» Excerpt provided:
========================================================================
The SPDR Healthcare Sector fund ETF (XLV) has been the best performing sector ETF in the last month with a 4.65% return.  This earnings season has been relatively positive for Healthcare stocks.

Using Trading Central’s technical event screener, I searched for healthcare stocks that are showing bullish technical events inside well established uptrends. I am looking for stocks that have at least 15% upside potential.

Celgene (CELG): Prices have crossed above the 200-day moving average and the MACD (Moving Average Convergence Divergence) has given a bullish signal.

Moving averages are used to smooth out the volatility or “noise” in the price series, to make it easier to discover the underlying trend.  A bullish event is generated when the price crosses above the moving average, and in this state, the price is likely in an established uptrend.

The MACD (Moving Average Convergence Divergence) plots the difference between a shorter-term (12-bar) and a longer-term (26-bar) exponential moving average (EMA). Bullish and bearish events are generated respectively as the MACD fluctuates above and below zero to indicate whether prices in the shorter term are stronger or weaker than the longer term average.
========================================================================
» Provided records:
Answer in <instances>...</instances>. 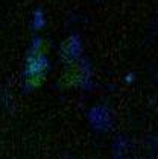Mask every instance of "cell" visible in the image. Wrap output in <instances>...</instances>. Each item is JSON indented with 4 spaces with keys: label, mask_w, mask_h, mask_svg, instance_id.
I'll return each instance as SVG.
<instances>
[{
    "label": "cell",
    "mask_w": 158,
    "mask_h": 159,
    "mask_svg": "<svg viewBox=\"0 0 158 159\" xmlns=\"http://www.w3.org/2000/svg\"><path fill=\"white\" fill-rule=\"evenodd\" d=\"M43 47V39L35 38L32 39L31 44V52L27 55L26 59V67H24V77L26 82H34L41 79L44 73H47L49 70V59L44 53H41Z\"/></svg>",
    "instance_id": "obj_1"
},
{
    "label": "cell",
    "mask_w": 158,
    "mask_h": 159,
    "mask_svg": "<svg viewBox=\"0 0 158 159\" xmlns=\"http://www.w3.org/2000/svg\"><path fill=\"white\" fill-rule=\"evenodd\" d=\"M64 53L65 56H69L70 59H78L82 53V44L78 35H73L67 39L65 46H64Z\"/></svg>",
    "instance_id": "obj_2"
},
{
    "label": "cell",
    "mask_w": 158,
    "mask_h": 159,
    "mask_svg": "<svg viewBox=\"0 0 158 159\" xmlns=\"http://www.w3.org/2000/svg\"><path fill=\"white\" fill-rule=\"evenodd\" d=\"M31 26L34 30H41L44 26H46V14L41 8H36L34 14H32V21H31Z\"/></svg>",
    "instance_id": "obj_3"
}]
</instances>
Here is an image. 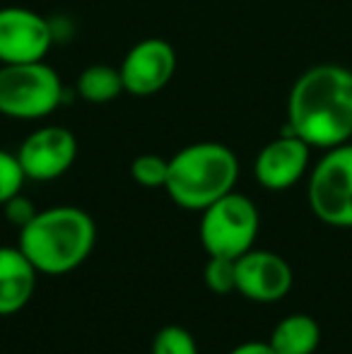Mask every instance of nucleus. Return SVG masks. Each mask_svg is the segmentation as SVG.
<instances>
[{
  "label": "nucleus",
  "instance_id": "nucleus-1",
  "mask_svg": "<svg viewBox=\"0 0 352 354\" xmlns=\"http://www.w3.org/2000/svg\"><path fill=\"white\" fill-rule=\"evenodd\" d=\"M287 133L311 149H331L352 140V71L319 63L295 80L287 97Z\"/></svg>",
  "mask_w": 352,
  "mask_h": 354
},
{
  "label": "nucleus",
  "instance_id": "nucleus-2",
  "mask_svg": "<svg viewBox=\"0 0 352 354\" xmlns=\"http://www.w3.org/2000/svg\"><path fill=\"white\" fill-rule=\"evenodd\" d=\"M97 243L92 214L75 205L39 210L27 227L19 229V251L39 275H68L89 258Z\"/></svg>",
  "mask_w": 352,
  "mask_h": 354
},
{
  "label": "nucleus",
  "instance_id": "nucleus-3",
  "mask_svg": "<svg viewBox=\"0 0 352 354\" xmlns=\"http://www.w3.org/2000/svg\"><path fill=\"white\" fill-rule=\"evenodd\" d=\"M239 181V159L222 142L201 140L178 149L169 159L167 196L181 210L203 212L207 205L234 191Z\"/></svg>",
  "mask_w": 352,
  "mask_h": 354
},
{
  "label": "nucleus",
  "instance_id": "nucleus-4",
  "mask_svg": "<svg viewBox=\"0 0 352 354\" xmlns=\"http://www.w3.org/2000/svg\"><path fill=\"white\" fill-rule=\"evenodd\" d=\"M63 80L46 61L0 66V116L39 121L63 104Z\"/></svg>",
  "mask_w": 352,
  "mask_h": 354
},
{
  "label": "nucleus",
  "instance_id": "nucleus-5",
  "mask_svg": "<svg viewBox=\"0 0 352 354\" xmlns=\"http://www.w3.org/2000/svg\"><path fill=\"white\" fill-rule=\"evenodd\" d=\"M261 214L256 203L244 193H227L201 212L198 239L207 256L237 261L251 251L259 236Z\"/></svg>",
  "mask_w": 352,
  "mask_h": 354
},
{
  "label": "nucleus",
  "instance_id": "nucleus-6",
  "mask_svg": "<svg viewBox=\"0 0 352 354\" xmlns=\"http://www.w3.org/2000/svg\"><path fill=\"white\" fill-rule=\"evenodd\" d=\"M306 201L324 224L352 229V142L326 149L309 174Z\"/></svg>",
  "mask_w": 352,
  "mask_h": 354
},
{
  "label": "nucleus",
  "instance_id": "nucleus-7",
  "mask_svg": "<svg viewBox=\"0 0 352 354\" xmlns=\"http://www.w3.org/2000/svg\"><path fill=\"white\" fill-rule=\"evenodd\" d=\"M53 27L41 12L22 5L0 8V66L46 61Z\"/></svg>",
  "mask_w": 352,
  "mask_h": 354
},
{
  "label": "nucleus",
  "instance_id": "nucleus-8",
  "mask_svg": "<svg viewBox=\"0 0 352 354\" xmlns=\"http://www.w3.org/2000/svg\"><path fill=\"white\" fill-rule=\"evenodd\" d=\"M15 154L27 181H56L75 164L77 138L66 126H41L24 138Z\"/></svg>",
  "mask_w": 352,
  "mask_h": 354
},
{
  "label": "nucleus",
  "instance_id": "nucleus-9",
  "mask_svg": "<svg viewBox=\"0 0 352 354\" xmlns=\"http://www.w3.org/2000/svg\"><path fill=\"white\" fill-rule=\"evenodd\" d=\"M176 63V51L167 39H140L128 48L121 66H118L126 94L152 97V94L162 92L174 80Z\"/></svg>",
  "mask_w": 352,
  "mask_h": 354
},
{
  "label": "nucleus",
  "instance_id": "nucleus-10",
  "mask_svg": "<svg viewBox=\"0 0 352 354\" xmlns=\"http://www.w3.org/2000/svg\"><path fill=\"white\" fill-rule=\"evenodd\" d=\"M295 282L290 263L272 251L251 248L237 258V292L256 304H272L287 297Z\"/></svg>",
  "mask_w": 352,
  "mask_h": 354
},
{
  "label": "nucleus",
  "instance_id": "nucleus-11",
  "mask_svg": "<svg viewBox=\"0 0 352 354\" xmlns=\"http://www.w3.org/2000/svg\"><path fill=\"white\" fill-rule=\"evenodd\" d=\"M311 147L295 133H282L256 154L254 176L266 191H287L309 171Z\"/></svg>",
  "mask_w": 352,
  "mask_h": 354
},
{
  "label": "nucleus",
  "instance_id": "nucleus-12",
  "mask_svg": "<svg viewBox=\"0 0 352 354\" xmlns=\"http://www.w3.org/2000/svg\"><path fill=\"white\" fill-rule=\"evenodd\" d=\"M37 277V268L19 246H0V316H12L32 301Z\"/></svg>",
  "mask_w": 352,
  "mask_h": 354
},
{
  "label": "nucleus",
  "instance_id": "nucleus-13",
  "mask_svg": "<svg viewBox=\"0 0 352 354\" xmlns=\"http://www.w3.org/2000/svg\"><path fill=\"white\" fill-rule=\"evenodd\" d=\"M275 354H316L321 342V328L316 318L306 313L285 316L268 337Z\"/></svg>",
  "mask_w": 352,
  "mask_h": 354
},
{
  "label": "nucleus",
  "instance_id": "nucleus-14",
  "mask_svg": "<svg viewBox=\"0 0 352 354\" xmlns=\"http://www.w3.org/2000/svg\"><path fill=\"white\" fill-rule=\"evenodd\" d=\"M77 94H80L82 102L87 104H111L126 92L123 87V77L121 71L113 66H106V63H94V66H87L85 71L77 77Z\"/></svg>",
  "mask_w": 352,
  "mask_h": 354
},
{
  "label": "nucleus",
  "instance_id": "nucleus-15",
  "mask_svg": "<svg viewBox=\"0 0 352 354\" xmlns=\"http://www.w3.org/2000/svg\"><path fill=\"white\" fill-rule=\"evenodd\" d=\"M131 176L142 188H165L169 176V159L162 154H138L131 162Z\"/></svg>",
  "mask_w": 352,
  "mask_h": 354
},
{
  "label": "nucleus",
  "instance_id": "nucleus-16",
  "mask_svg": "<svg viewBox=\"0 0 352 354\" xmlns=\"http://www.w3.org/2000/svg\"><path fill=\"white\" fill-rule=\"evenodd\" d=\"M150 354H201L191 330L183 326H165L152 337Z\"/></svg>",
  "mask_w": 352,
  "mask_h": 354
},
{
  "label": "nucleus",
  "instance_id": "nucleus-17",
  "mask_svg": "<svg viewBox=\"0 0 352 354\" xmlns=\"http://www.w3.org/2000/svg\"><path fill=\"white\" fill-rule=\"evenodd\" d=\"M203 282L215 294L237 292V261L222 256H207V263L203 268Z\"/></svg>",
  "mask_w": 352,
  "mask_h": 354
},
{
  "label": "nucleus",
  "instance_id": "nucleus-18",
  "mask_svg": "<svg viewBox=\"0 0 352 354\" xmlns=\"http://www.w3.org/2000/svg\"><path fill=\"white\" fill-rule=\"evenodd\" d=\"M24 181H27V176L19 167L17 154L0 147V205L17 193H22Z\"/></svg>",
  "mask_w": 352,
  "mask_h": 354
},
{
  "label": "nucleus",
  "instance_id": "nucleus-19",
  "mask_svg": "<svg viewBox=\"0 0 352 354\" xmlns=\"http://www.w3.org/2000/svg\"><path fill=\"white\" fill-rule=\"evenodd\" d=\"M3 212H5V219H8V222L19 232V229L27 227V224L32 222L34 214H37L39 210H37V205L24 196V193H17V196H12L8 203H3Z\"/></svg>",
  "mask_w": 352,
  "mask_h": 354
},
{
  "label": "nucleus",
  "instance_id": "nucleus-20",
  "mask_svg": "<svg viewBox=\"0 0 352 354\" xmlns=\"http://www.w3.org/2000/svg\"><path fill=\"white\" fill-rule=\"evenodd\" d=\"M227 354H275V350L270 347V342L263 340H246L241 345H237L234 350H230Z\"/></svg>",
  "mask_w": 352,
  "mask_h": 354
}]
</instances>
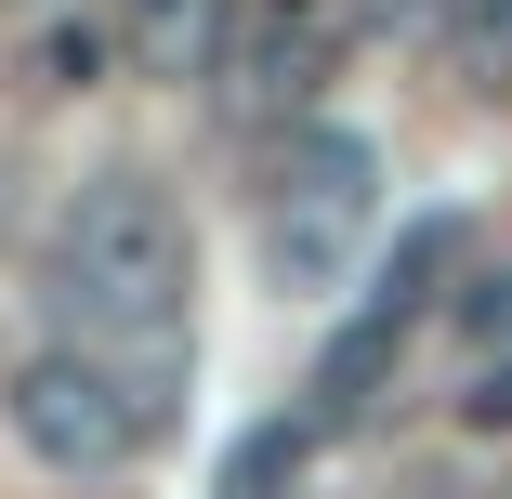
========================================================================
» What you need to do: Revise the passage of the healthcare sector excerpt that begins with the words "The SPDR Healthcare" and ends after "15% upside potential.", putting "reporting period" in place of "earnings season".

» Task output:
The SPDR Healthcare Sector fund ETF (XLV) has been the best performing sector ETF in the last month with a 4.65% return.  This reporting period has been relatively positive for Healthcare stocks.

Using Trading Central’s technical event screener, I searched for healthcare stocks that are showing bullish technical events inside well established uptrends. I am looking for stocks that have at least 15% upside potential.